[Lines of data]
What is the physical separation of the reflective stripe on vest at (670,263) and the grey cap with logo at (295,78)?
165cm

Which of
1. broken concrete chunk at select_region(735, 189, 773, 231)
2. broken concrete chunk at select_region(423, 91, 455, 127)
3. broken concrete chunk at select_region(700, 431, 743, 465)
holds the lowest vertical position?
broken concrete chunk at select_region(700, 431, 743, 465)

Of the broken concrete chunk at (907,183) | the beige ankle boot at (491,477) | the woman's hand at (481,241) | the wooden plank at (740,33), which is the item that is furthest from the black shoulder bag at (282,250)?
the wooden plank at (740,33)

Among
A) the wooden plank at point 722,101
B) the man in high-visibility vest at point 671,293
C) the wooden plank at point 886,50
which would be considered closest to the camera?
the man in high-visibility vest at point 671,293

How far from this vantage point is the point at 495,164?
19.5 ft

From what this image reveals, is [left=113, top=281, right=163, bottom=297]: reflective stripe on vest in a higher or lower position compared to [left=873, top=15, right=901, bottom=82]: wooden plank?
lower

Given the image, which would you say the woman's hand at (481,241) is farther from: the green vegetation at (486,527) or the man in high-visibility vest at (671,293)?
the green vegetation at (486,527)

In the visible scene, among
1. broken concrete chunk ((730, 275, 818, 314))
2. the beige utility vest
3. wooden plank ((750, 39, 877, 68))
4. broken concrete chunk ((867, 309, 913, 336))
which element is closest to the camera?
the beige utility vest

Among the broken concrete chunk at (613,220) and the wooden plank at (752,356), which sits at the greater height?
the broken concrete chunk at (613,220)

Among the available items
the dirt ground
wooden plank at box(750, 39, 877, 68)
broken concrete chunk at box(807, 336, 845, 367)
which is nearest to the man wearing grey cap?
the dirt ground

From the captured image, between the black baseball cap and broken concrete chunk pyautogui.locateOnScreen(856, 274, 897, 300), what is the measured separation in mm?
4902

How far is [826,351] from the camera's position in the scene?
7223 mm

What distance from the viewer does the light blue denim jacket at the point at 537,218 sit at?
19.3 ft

■ **What the task requires**
Rewrite all of the data above, substituting "reflective band" for every occurrence of "reflective stripe" and leaving everything else unchanged.

■ **Answer for the task**
What is the physical separation of the reflective band on vest at (670,263) and the grey cap with logo at (295,78)?
165cm

Which of
1. broken concrete chunk at select_region(735, 189, 773, 231)
2. broken concrete chunk at select_region(423, 91, 455, 127)
3. broken concrete chunk at select_region(700, 431, 743, 465)
holds the lowest vertical position?
broken concrete chunk at select_region(700, 431, 743, 465)

Of the broken concrete chunk at (907,183) | the beige ankle boot at (491,477) | the woman's hand at (481,241) | the wooden plank at (740,33), which is the item that is furthest from the black shoulder bag at (282,250)?
the wooden plank at (740,33)

Among
A) the wooden plank at point 722,101
B) the man in high-visibility vest at point 671,293
C) the wooden plank at point 886,50
which would be considered closest to the camera?
the man in high-visibility vest at point 671,293

How far from this vantage point is the point at 495,164?
19.5 ft

From what this image reveals, is [left=113, top=281, right=163, bottom=297]: reflective band on vest in a higher or lower position compared to [left=873, top=15, right=901, bottom=82]: wooden plank?
lower

Given the image, which would you say the woman's hand at (481,241) is farther from: the green vegetation at (486,527) or the man in high-visibility vest at (671,293)?
the green vegetation at (486,527)

In the visible scene, among
1. broken concrete chunk ((730, 275, 818, 314))
2. the beige utility vest
3. wooden plank ((750, 39, 877, 68))
4. broken concrete chunk ((867, 309, 913, 336))
which element is closest to the camera?
the beige utility vest

Among the broken concrete chunk at (613,220) and the wooden plank at (752,356), which sits at the greater height?
the broken concrete chunk at (613,220)

Among the available items
the dirt ground
wooden plank at box(750, 39, 877, 68)
broken concrete chunk at box(807, 336, 845, 367)
which is nearest to the man wearing grey cap?
the dirt ground

From the captured image, between the black baseball cap and broken concrete chunk pyautogui.locateOnScreen(856, 274, 897, 300), what is the measured separation in mm?
4902

How far is [826,351] from the camera's position in the scene?
7223 mm

What distance from the viewer does the light blue denim jacket at the point at 537,218 sit at?
19.3 ft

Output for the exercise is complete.